I came clean with our waitress, a calm middle-aged lady, and relayed the above history. She led us into the kitchen where the founder’s son was stirring a large vat of a gently bubbling broth, lighter in colour than I remembered it from, yes, 46 years ago. With a wooden ladle from the bottom of the pan, he lifted before our eyes a number of cows’ stomachs, white, intact and with a ribbed and rubbery texture. They generate their own ‘oil’, he explained.
 
To make the stock, he was boiling cows feet in a separate smaller pan. Before serving a bowl of the soup, if you like, he adds garlic and a few drops of sweet pepper which settles on the surface in orange rings.
 
The waitress advised he should flavour my helping ‘απ΄όλα και λεπτή΄. When the bowl arrived, filled to the brin and a little beyond, it was clear this instruction meant the stomach should be finely shredded: the bowl contained thousands of tiny shreds of it.
 
And now the moment of truth: the first sip. The waitress and chef gathered round to watch but in them I felt I had a sympathetic audience, wishing me to succeed, so different to the leering young waiters of all those years ago.
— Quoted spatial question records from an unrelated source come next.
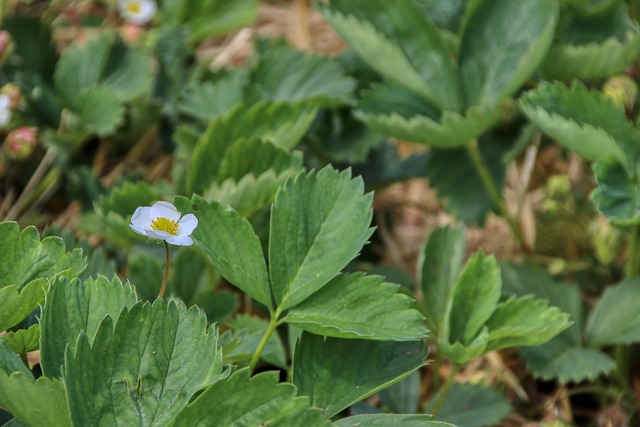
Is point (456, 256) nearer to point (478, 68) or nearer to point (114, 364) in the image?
point (478, 68)

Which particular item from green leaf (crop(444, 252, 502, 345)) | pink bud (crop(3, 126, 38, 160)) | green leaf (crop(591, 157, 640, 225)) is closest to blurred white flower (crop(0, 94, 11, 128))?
pink bud (crop(3, 126, 38, 160))

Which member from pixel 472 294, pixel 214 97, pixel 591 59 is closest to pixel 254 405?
pixel 472 294

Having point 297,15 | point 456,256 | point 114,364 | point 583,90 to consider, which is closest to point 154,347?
point 114,364

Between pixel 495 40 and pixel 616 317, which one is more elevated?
pixel 495 40

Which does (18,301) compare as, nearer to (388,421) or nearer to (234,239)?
(234,239)

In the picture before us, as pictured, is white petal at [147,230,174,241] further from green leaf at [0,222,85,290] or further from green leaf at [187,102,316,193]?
green leaf at [187,102,316,193]

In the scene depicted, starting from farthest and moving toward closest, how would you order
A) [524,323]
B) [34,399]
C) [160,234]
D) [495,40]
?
[495,40]
[524,323]
[160,234]
[34,399]

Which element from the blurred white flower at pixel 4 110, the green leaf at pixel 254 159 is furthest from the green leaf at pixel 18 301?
the blurred white flower at pixel 4 110
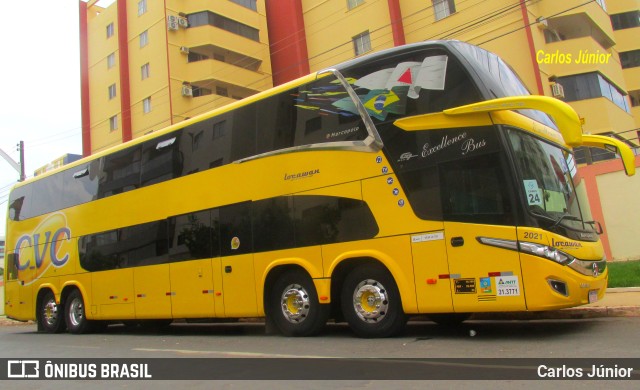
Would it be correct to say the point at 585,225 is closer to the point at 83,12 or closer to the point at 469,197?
the point at 469,197

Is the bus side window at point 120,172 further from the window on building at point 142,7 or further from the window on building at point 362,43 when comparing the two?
the window on building at point 142,7

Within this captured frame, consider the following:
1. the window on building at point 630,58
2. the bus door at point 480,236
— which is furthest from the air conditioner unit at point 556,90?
the bus door at point 480,236

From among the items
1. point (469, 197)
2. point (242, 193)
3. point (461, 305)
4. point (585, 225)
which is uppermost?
point (242, 193)

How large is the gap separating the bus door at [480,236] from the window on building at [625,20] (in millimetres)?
32514

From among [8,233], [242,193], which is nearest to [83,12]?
[8,233]

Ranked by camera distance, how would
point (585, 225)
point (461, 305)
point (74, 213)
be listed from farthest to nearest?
point (74, 213)
point (585, 225)
point (461, 305)

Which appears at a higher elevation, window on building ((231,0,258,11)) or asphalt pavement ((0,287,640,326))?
window on building ((231,0,258,11))

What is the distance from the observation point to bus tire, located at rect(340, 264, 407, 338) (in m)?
7.43

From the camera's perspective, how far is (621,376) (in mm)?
4617

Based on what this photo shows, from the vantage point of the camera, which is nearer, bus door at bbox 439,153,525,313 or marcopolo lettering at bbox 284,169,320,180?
bus door at bbox 439,153,525,313

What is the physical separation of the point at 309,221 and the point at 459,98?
3099mm

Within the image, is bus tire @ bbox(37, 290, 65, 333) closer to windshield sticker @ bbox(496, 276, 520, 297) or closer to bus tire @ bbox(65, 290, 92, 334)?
bus tire @ bbox(65, 290, 92, 334)

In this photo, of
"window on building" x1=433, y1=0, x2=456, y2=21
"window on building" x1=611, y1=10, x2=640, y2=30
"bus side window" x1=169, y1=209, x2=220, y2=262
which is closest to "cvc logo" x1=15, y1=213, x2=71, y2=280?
A: "bus side window" x1=169, y1=209, x2=220, y2=262

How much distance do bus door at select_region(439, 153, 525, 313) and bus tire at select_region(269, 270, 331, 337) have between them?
7.99 ft
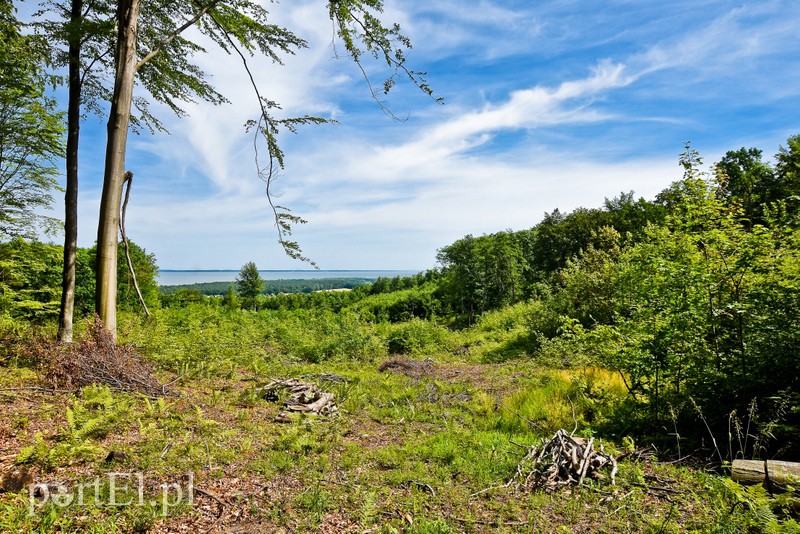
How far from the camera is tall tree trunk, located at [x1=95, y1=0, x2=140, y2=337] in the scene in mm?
5328

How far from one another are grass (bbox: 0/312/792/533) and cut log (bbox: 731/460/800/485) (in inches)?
7.9

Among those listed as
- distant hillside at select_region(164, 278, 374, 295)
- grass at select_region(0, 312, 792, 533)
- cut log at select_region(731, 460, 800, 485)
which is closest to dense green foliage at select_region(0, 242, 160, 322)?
grass at select_region(0, 312, 792, 533)

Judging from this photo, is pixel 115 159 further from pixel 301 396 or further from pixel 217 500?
pixel 217 500

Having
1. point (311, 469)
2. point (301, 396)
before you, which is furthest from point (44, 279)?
point (311, 469)

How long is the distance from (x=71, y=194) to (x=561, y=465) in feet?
28.9

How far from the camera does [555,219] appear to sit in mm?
45062

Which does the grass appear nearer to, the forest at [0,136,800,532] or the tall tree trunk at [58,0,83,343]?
the forest at [0,136,800,532]

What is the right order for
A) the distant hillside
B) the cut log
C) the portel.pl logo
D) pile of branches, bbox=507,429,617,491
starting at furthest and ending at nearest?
the distant hillside < pile of branches, bbox=507,429,617,491 < the cut log < the portel.pl logo

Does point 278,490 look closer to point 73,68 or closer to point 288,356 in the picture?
point 73,68

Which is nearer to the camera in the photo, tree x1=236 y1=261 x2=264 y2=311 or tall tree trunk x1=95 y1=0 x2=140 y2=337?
tall tree trunk x1=95 y1=0 x2=140 y2=337

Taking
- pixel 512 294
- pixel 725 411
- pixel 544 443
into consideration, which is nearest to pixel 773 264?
pixel 725 411

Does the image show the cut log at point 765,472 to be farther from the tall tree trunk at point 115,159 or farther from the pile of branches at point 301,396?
the tall tree trunk at point 115,159

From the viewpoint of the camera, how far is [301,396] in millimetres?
6516

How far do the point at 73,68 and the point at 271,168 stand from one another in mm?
4044
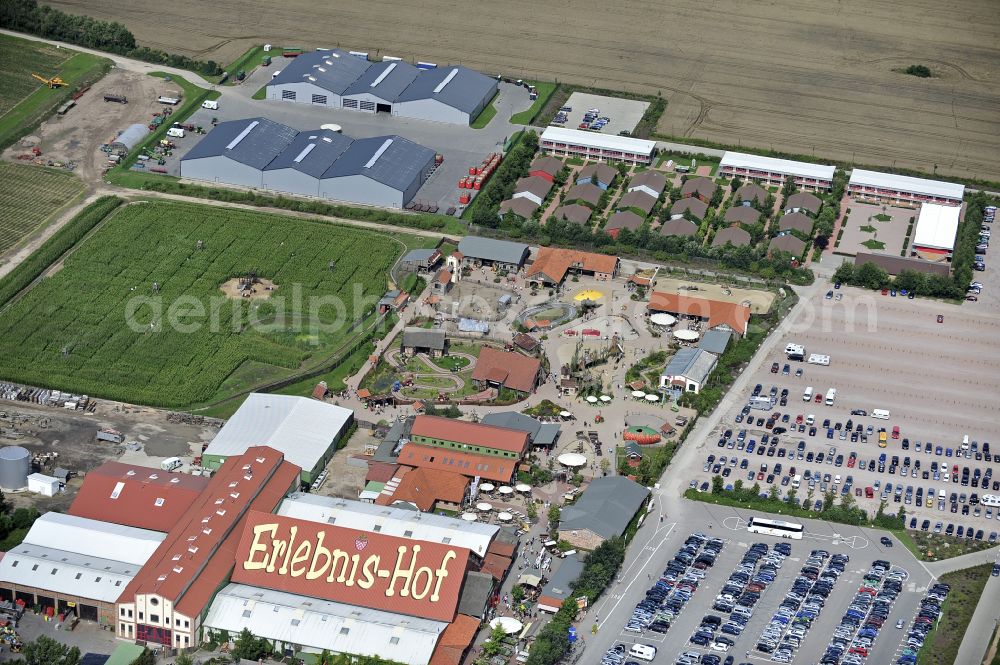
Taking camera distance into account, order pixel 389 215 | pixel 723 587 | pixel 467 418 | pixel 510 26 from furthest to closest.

My wife had her camera at the ready.
 
The first taste was unpleasant. But no protest from my own stomach. Two or three spoonfuls in I was able to come to a conclusion: this experience was not going to be particularly pleasant; I would not particularly enjoy this meal but I would hold it down. My eating gathered speed. And I would leave the restaurant soon enough with honour intact and my old shame redeemed.